(19)【発行国】日本国特許庁(JP)
(12)【公報種別】公開特許公報(A)
(11)【公開番号】P2024118551
(43)【公開日】2024-09-02
(54)【発明の名称】情報処理システム、情報処理装置、情報処理方法及び学習済みモデルの生成方法
(51)【国際特許分類】
G06Q 50/10 20120101AFI20240826BHJP
A01K 29/00 20060101ALI20240826BHJP
【FI】
G06Q50/10
A01K29/00 A
【審査請求】未請求
【請求項の数】7
【出願形態】OL
(21)【出願番号】P 2023024893
(22)【出願日】2023-02-21
(71)【出願人】
【識別番号】523062109
【氏名又は名称】株式会社ゆうぼく
(71)【出願人】
【識別番号】512028116
【氏名又は名称】株式会社アドダイス
(74)【代理人】
【識別番号】100141427
【弁理士】
【氏名又は名称】飯村 重樹
(72)【発明者】
【氏名】岡崎 晋也
(72)【発明者】
【氏名】伊東 大輔
【テーマコード(参考)】
5L049
5L050
【Fターム(参考)】
5L049CC12
5L050CC12
(57)【要約】
【課題】畜産動物が不意に転倒した場合であっても適切に対処することができるように畜産動物を管理することができる情報処理システム、情報処理装置、情報処理方法及び学習済みモデルの生成方法を提供する。
【解決手段】畜産動物の行動を撮像した畜産動物の行動に関する行動情報を取得する画像取得装置と、画像取得装置で取得した行動情報を受け付ける受付処理、受付処理で受け付けた行動情報から畜産動物が転倒している状態であって畜産動物が自力で起立することが困難であると把握される状態の画像を対象画像情報として検知する対象画像情報検知処理を実行する情報処理装置と、を備える。
【選択図】
図1
【特許請求の範囲】
【請求項1】
畜産動物の行動を撮像した前記畜産動物の行動に関する行動情報を取得する画像取得装置と、
該画像取得装置で取得した前記行動情報を受け付ける受付処理、該受付処理で受け付けた前記行動情報から前記畜産動物が転倒している状態であって前記畜産動物が自力で起立することが困難であると把握される状態の画像を対象画像情報として検知する対象画像情報検知処理を実行する情報処理装置と、
を備える情報処理システム。
【請求項2】
前記対象画像情報検知処理は、
前記画像において前記畜産動物が転倒している状態であって前記畜産動物が自力で起立することが困難であると把握される状態が予め設定された任意の時間に亘って継続する場合に前記画像を前記対象画像情報として検知する、
請求項1に記載の情報処理システム。
######
◆ **課題**:
上記の特許公報について、次の問いに答えてください。
(a) 出願日はいつですか。
(b) 請求項の数はいくつですか。
(c) 請求項2では、どのような場合に画像を対象画像情報として検知しますか。

◆ **記録情報**:
######
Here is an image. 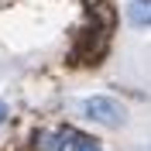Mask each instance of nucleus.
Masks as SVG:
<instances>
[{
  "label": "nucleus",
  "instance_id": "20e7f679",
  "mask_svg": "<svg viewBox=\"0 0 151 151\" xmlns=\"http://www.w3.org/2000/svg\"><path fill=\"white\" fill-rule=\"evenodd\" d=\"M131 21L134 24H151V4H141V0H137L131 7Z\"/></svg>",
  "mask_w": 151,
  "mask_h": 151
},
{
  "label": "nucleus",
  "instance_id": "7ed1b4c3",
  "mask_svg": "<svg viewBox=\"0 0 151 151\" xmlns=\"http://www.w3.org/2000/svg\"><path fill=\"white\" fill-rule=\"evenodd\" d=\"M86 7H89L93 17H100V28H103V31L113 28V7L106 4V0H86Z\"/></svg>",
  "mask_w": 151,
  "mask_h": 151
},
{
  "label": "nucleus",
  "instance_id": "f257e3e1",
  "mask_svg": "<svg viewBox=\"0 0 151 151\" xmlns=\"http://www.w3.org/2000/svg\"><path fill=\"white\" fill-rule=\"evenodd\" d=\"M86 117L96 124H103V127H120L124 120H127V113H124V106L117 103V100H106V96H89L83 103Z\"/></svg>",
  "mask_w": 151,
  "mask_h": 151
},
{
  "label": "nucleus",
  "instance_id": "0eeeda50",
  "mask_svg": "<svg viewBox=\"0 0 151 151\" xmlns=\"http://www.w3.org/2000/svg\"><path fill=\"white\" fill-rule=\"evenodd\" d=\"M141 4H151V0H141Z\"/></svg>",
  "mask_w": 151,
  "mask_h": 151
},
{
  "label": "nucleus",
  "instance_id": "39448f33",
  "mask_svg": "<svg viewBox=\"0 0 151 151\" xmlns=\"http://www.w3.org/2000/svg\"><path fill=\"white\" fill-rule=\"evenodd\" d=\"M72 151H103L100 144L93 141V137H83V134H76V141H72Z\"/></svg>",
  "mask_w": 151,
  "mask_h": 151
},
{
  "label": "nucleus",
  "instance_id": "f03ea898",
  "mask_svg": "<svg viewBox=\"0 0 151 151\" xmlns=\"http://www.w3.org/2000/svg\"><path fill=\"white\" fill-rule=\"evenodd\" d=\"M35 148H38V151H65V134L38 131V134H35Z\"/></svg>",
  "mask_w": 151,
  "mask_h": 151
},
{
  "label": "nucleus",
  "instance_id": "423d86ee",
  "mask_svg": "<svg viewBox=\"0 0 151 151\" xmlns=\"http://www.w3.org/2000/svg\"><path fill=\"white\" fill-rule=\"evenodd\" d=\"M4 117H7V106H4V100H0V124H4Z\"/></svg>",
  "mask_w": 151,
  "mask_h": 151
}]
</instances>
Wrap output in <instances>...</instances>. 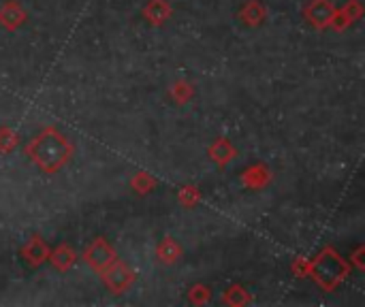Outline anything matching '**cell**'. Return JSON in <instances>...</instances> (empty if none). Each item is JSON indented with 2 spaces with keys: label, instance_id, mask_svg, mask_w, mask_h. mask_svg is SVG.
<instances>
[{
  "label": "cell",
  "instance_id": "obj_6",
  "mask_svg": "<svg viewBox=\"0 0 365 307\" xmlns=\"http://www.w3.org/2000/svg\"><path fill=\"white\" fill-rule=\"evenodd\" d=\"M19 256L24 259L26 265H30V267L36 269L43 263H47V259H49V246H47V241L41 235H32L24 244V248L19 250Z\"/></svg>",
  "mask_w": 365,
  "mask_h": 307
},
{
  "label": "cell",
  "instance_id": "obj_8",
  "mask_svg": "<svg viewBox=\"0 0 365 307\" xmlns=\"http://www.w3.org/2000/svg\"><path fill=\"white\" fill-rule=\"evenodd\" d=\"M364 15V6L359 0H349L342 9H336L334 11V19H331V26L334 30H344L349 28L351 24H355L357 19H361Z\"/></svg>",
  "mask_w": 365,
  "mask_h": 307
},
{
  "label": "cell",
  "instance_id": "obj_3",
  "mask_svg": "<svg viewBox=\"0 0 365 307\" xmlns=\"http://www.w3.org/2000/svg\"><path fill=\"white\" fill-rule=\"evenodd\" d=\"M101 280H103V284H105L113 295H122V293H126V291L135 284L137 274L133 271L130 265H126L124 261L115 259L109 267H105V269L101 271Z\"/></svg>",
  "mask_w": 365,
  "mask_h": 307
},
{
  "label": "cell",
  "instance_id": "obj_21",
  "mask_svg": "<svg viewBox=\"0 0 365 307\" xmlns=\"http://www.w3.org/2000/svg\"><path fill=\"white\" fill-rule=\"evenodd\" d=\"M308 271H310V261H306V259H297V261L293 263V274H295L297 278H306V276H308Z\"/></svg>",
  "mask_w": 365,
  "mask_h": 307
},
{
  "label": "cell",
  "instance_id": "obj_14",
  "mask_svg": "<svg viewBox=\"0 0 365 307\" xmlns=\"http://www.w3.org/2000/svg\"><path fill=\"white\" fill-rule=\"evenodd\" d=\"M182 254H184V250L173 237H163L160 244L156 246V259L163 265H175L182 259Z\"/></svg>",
######
◆ **回答**:
(a) 2023-02-21
(b) 7
(c) 畜産動物が転倒していて自力で起立することが困難であると把握される状態が、予め設定された任意の時間にわたって継続する場合